Extrait à lire:
○ ○ ○ ○

Dédié en apparence à la femme noire, par son titre et par l’exergue venu de chez Senghor, le recueil tourne subtilement autour de ce pôle d’attraction magnétique en diable, qui tente de contrebalancer le souffle de l’exil (ancien, par l’arrachage à la terre africaine pour rejoindre en cas de survie l’économie du capitalisme de plantation, ou beaucoup plus récent, par l’extrême difficulté de demeurer aujourd’hui encore en sécurité en Haïti).
Pourtant, ce qui triomphe lentement au fil des pages, entre espoir intime magnifié et regret à plusieurs piliers, est plus élémentaire, et davantage propice au souffle brut : la mer et le vent semblent bien in fine les meilleurs alliés dans cette impossible connaissance de soi, par les gouffres, que le poète avoue subrepticement tenir pour un objectif légitime. Errance sublime, errance parfois dangereuse, mais errance riche de mémoires à partager, encore et toujours, du mieux possible, en espérant la saisie par la grâce, même au cœur du labeur poétique inlassable et secret. Rêverie, solitude, angoisse, certes, mais beauté inquiète avant tout. Watson Charles excelle ici à nous plonger doucement dans le vertige de sa quête.

○ ○ ○ ○

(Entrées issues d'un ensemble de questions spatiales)
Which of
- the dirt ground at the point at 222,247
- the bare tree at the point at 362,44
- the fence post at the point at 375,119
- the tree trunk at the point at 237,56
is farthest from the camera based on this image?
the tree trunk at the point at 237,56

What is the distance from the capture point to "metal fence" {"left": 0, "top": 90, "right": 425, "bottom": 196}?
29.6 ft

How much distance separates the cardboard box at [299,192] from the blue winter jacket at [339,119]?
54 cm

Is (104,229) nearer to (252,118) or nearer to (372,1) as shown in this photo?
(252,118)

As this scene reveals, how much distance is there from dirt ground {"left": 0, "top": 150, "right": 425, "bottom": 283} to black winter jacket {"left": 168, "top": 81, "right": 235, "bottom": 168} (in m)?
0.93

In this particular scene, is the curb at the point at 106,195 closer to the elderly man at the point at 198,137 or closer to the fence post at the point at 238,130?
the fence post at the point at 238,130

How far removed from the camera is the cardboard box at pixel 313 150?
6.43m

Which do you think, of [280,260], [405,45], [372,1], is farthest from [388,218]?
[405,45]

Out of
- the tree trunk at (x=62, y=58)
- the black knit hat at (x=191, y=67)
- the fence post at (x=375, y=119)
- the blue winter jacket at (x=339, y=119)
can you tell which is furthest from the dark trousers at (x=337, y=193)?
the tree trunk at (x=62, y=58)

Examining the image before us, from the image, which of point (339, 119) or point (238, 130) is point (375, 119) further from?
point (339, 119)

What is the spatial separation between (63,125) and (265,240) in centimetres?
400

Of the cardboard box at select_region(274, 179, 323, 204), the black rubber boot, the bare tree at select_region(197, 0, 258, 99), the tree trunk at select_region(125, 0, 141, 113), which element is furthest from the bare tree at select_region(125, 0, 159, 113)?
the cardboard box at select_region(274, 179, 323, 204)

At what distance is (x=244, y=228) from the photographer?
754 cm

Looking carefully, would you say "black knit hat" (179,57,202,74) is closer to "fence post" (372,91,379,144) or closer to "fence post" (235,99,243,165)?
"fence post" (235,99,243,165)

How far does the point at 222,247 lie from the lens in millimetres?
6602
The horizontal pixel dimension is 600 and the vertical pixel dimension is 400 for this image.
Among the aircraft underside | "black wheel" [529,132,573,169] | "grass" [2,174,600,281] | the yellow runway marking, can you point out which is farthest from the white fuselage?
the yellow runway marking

○ ○ ○ ○

À faire: Restitue mot pour mot l'intégralité de l'extrait consacré au recueil de Watson Charles. Les entrées ne servent pas à cette tâche.

Résultat obtenu:
Dédié en apparence à la femme noire, par son titre et par l’exergue venu de chez Senghor, le recueil tourne subtilement autour de ce pôle d’attraction magnétique en diable, qui tente de contrebalancer le souffle de l’exil (ancien, par l’arrachage à la terre africaine pour rejoindre en cas de survie l’économie du capitalisme de plantation, ou beaucoup plus récent, par l’extrême difficulté de demeurer aujourd’hui encore en sécurité en Haïti).
Pourtant, ce qui triomphe lentement au fil des pages, entre espoir intime magnifié et regret à plusieurs piliers, est plus élémentaire, et davantage propice au souffle brut : la mer et le vent semblent bien in fine les meilleurs alliés dans cette impossible connaissance de soi, par les gouffres, que le poète avoue subrepticement tenir pour un objectif légitime. Errance sublime, errance parfois dangereuse, mais errance riche de mémoires à partager, encore et toujours, du mieux possible, en espérant la saisie par la grâce, même au cœur du labeur poétique inlassable et secret. Rêverie, solitude, angoisse, certes, mais beauté inquiète avant tout. Watson Charles excelle ici à nous plonger doucement dans le vertige de sa quête.